A broken man with a big dream,

The careless who discard unwanteds with a flick of their hands,

Three dead bodies.


A narrator watches from afar, appalled at the chaos that unfolds. He is disgusted, done with the artificiality of the East that produces nothing but rotten eggs.


The American Dream is But a Mere Illusion.


Jay Gatsby is the only one who dared to transcend the life he was trapped in, and he soared to build an empire. But he didn’t do this in pursuit of money; he did it for love. Daisy Buchanan, the green light, voices “full of money…”


All delicately intertwined in his mind, Gatsby leaped.

But there was no net.


There was nothing to catch him, and he fell. Hard. Daisy is not who he thought she once was. She’s been wedded to Tom Buchanan, a hulking brute of a husband, and her life has moved on.


And still, Gatsby never gave up on her.


Even when she ran Myrtle Wilson over after tensions between Gatsby and Tom came to a head, Gatsby offered to take the blame for the murder.

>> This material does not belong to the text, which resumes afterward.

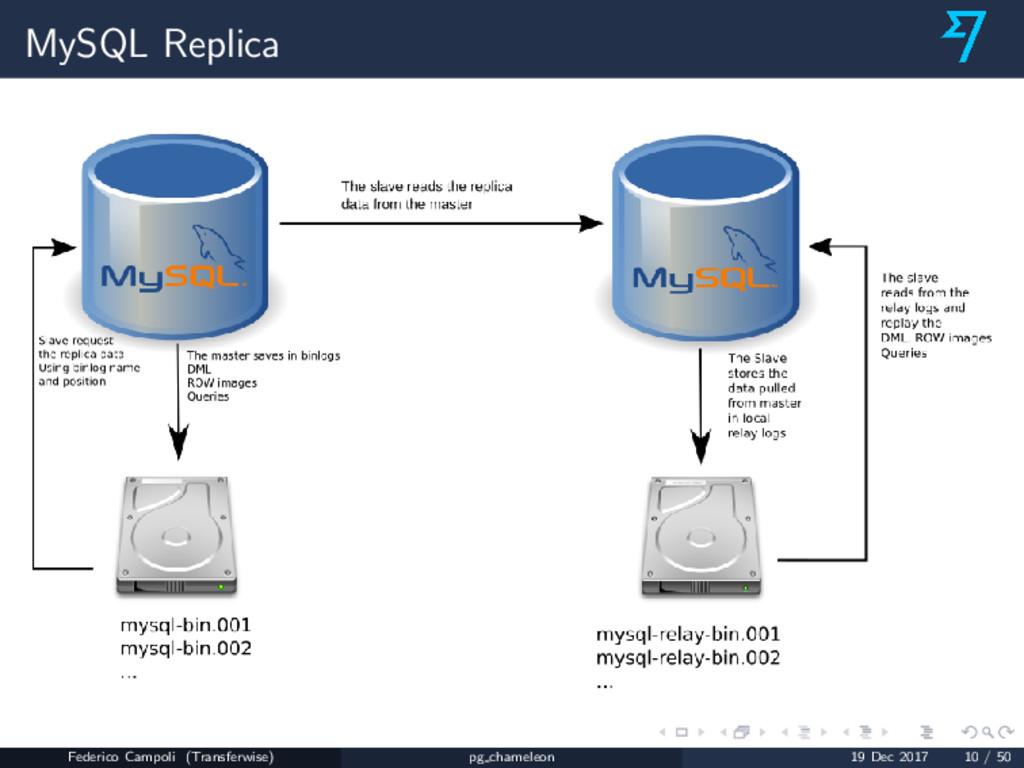 MySQL Replica Federico Campoli (Transferwise) p...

As it turned out, George Wilson found out about Myrtle’s infidelity just hours earlier, but he never meant for his beloved to die. No. Now his life wasn’t worth living either. “Crazy enough to kill,” he lunged for Tom Buchanan, who swore his innocence and pointed him to


None other than Jay Gatsby.


His body was found, floating on a mattress in his pool, and just a few feet away, George laid dead, “the holocaust… complete.”


No one deserved to die. The guilty ones escaped unscathed, but the ones from the valley of ashes, the “men who move dimly and already crumbling through the powdery air,” never succeeded in their efforts. Gatsby’s death ushered in the death of the American Dream. This world is cruel, and unfair, and this dreadful Dream is not all it’s cracked up to be.


*****

Or is it?


What if that wasn’t the right story?


What if this Book is But a Mere Illusion?

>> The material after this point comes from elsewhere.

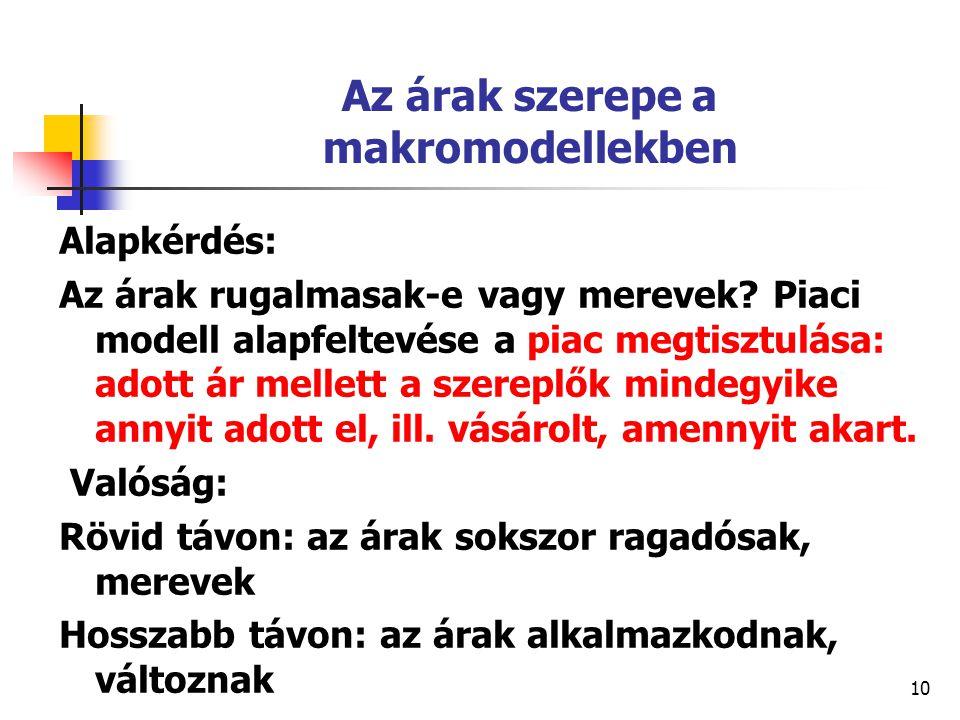 10 Az árak szerepe a makromodellekben Alapkérdés: Az árak rugalmasak-e vagy merevek.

F. Scott Fitzgerald once said, “Of all the reviews, even the most enthusiastic, not one had the slightest idea what the book was about.”


In a story pretending to be about the fallacies of the American Dream, Fitzgerald is weaving a very different tale.


Instead, Gatsby is a not a humble man of noble intentions, but of “grotesque and fantastic conceits.”


Instead, Gatsby dropped out of St. Olaf college, a means for an exciting future, because he couldn’t stand doing the work of a janitor to afford his tuition. Never mind that a college education could transform his life- working an honest job displayed a “ferocious indifference to the drums of his destiny.”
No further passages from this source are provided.